::: Page

The comic's global headline sponsor is Chevron (the Caltex and Texaco brands appear on Supa Strikas' match and training apparel), with other headline sponsors including Visa, Guaranty Trust Bank and Henkel. Partner sponsors also feature depending on region, including Grassroot Soccer, Metropolitan Life, Spur Steak Ranches, Visa, South African National Roads Agency, and MTN amongst others.

Sponsors exposure includes perimeter boards in-game scenes, product placement / engagement (e.g. the team often eats at KFC in the South African edition), and full-page advertisements. It is currently sponsored by KFC and Old Mutual in South Africa.

History and development 
Supa Strikas was founded by Andrew Smith, Oliver Power, Lee Hartman, and Alex Kramer The comic series was first published in South Africa in 2000, following the format of the British comic Roy of the Rovers. Afterward publication spread to various sub-Saharan African countries. By 2002 publications in the neighbouring countries of Namibia, Botswana, Zambia. Nigeria, Kenya, Tanzania and Uganda soon followed.

The comic receives sponsorship from several companies, including Nike, Caltex, and other South African businesses. Consequently, the sponsoring firms have their product names placed on various panels.

The series was based on the life of Thuthuka "Terry" Zwane, a boy from the Soweto area of Johannesburg. With demand for the comic growing increasingly global, Supa Strikas’ core characters remained local, but a more international cast grew around them, including characters of Asian, Latin American and European extraction.

Today, the comic is available across Africa (South Africa, Namibia, Botswana, Zambia, Kenya, Uganda, Tanzania, Mauritius, Réunion, Nigeria, Ghana, Cameroon and Egypt); Latin America (Colombia, El Salvador, Panama, Brazil, Honduras, and Guatemala); Europe (Norway, Sweden, Finland) and Asia (Malaysia and the Philippines).

::::::
::: Entries provided

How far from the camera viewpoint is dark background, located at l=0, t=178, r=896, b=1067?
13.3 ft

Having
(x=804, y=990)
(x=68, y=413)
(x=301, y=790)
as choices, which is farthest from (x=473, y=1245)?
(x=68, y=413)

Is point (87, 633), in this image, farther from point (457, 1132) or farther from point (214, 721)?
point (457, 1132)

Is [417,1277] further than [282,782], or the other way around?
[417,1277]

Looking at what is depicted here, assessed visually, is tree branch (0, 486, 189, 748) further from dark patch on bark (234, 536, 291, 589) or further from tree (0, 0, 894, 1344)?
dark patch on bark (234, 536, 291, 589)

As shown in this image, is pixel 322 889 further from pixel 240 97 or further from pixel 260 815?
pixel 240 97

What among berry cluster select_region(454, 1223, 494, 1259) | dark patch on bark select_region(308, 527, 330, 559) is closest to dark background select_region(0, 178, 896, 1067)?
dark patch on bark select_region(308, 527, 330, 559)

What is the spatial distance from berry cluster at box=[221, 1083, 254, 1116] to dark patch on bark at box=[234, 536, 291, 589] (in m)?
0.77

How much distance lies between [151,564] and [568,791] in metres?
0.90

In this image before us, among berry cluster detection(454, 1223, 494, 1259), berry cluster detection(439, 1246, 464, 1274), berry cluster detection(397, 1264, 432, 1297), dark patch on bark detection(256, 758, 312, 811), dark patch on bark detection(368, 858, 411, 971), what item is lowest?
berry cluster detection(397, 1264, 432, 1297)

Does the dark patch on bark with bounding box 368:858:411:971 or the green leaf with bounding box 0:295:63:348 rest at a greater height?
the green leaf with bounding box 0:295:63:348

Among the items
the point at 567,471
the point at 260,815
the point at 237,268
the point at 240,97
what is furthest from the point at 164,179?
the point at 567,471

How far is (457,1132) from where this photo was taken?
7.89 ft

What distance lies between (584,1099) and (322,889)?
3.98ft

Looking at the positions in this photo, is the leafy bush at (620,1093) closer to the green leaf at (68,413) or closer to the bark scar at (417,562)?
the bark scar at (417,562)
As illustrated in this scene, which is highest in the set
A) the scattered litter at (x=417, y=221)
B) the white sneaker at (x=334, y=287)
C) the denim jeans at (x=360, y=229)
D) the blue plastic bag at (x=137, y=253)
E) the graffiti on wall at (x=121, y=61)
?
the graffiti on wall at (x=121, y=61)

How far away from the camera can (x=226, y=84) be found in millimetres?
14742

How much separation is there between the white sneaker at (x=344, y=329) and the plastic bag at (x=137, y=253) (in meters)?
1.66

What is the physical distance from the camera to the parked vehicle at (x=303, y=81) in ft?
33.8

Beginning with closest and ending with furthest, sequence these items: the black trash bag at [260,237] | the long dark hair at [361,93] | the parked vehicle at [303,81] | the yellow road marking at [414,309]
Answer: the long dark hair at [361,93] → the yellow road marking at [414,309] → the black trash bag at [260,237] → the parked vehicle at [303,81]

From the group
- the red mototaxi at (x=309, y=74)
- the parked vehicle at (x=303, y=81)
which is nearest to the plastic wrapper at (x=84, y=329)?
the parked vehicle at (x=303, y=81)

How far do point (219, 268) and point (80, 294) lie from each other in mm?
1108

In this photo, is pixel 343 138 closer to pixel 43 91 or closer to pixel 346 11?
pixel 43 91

::::::

### [Set task 1]
Decide whether each statement agrees with the Supa Strikas text. Answer yes or no, and quote the deciding words.
(a) The comic was first published in South Africa in 2000.
(b) The series was based on the life of a boy from Cape Town.
(c) The comic's global headline sponsor is Visa.
### [Set task 2]
Please return the part of the Supa Strikas text that opens with the words containing "Sponsors exposure includes" and closes with "in South Africa.".
These items come from a separate source unrelated to the Supa Strikas text.

### [Task response 1]
(a) Yes: "The comic series was first published in South Africa in 2000"
(b) No: "a boy from the Soweto area of Johannesburg"
(c) No: "The comic's global headline sponsor is Chevron"

### [Task response 2]
Sponsors exposure includes perimeter boards in-game scenes, product placement / engagement (e.g. the team often eats at KFC in the South African edition), and full-page advertisements. It is currently sponsored by KFC and Old Mutual in South Africa.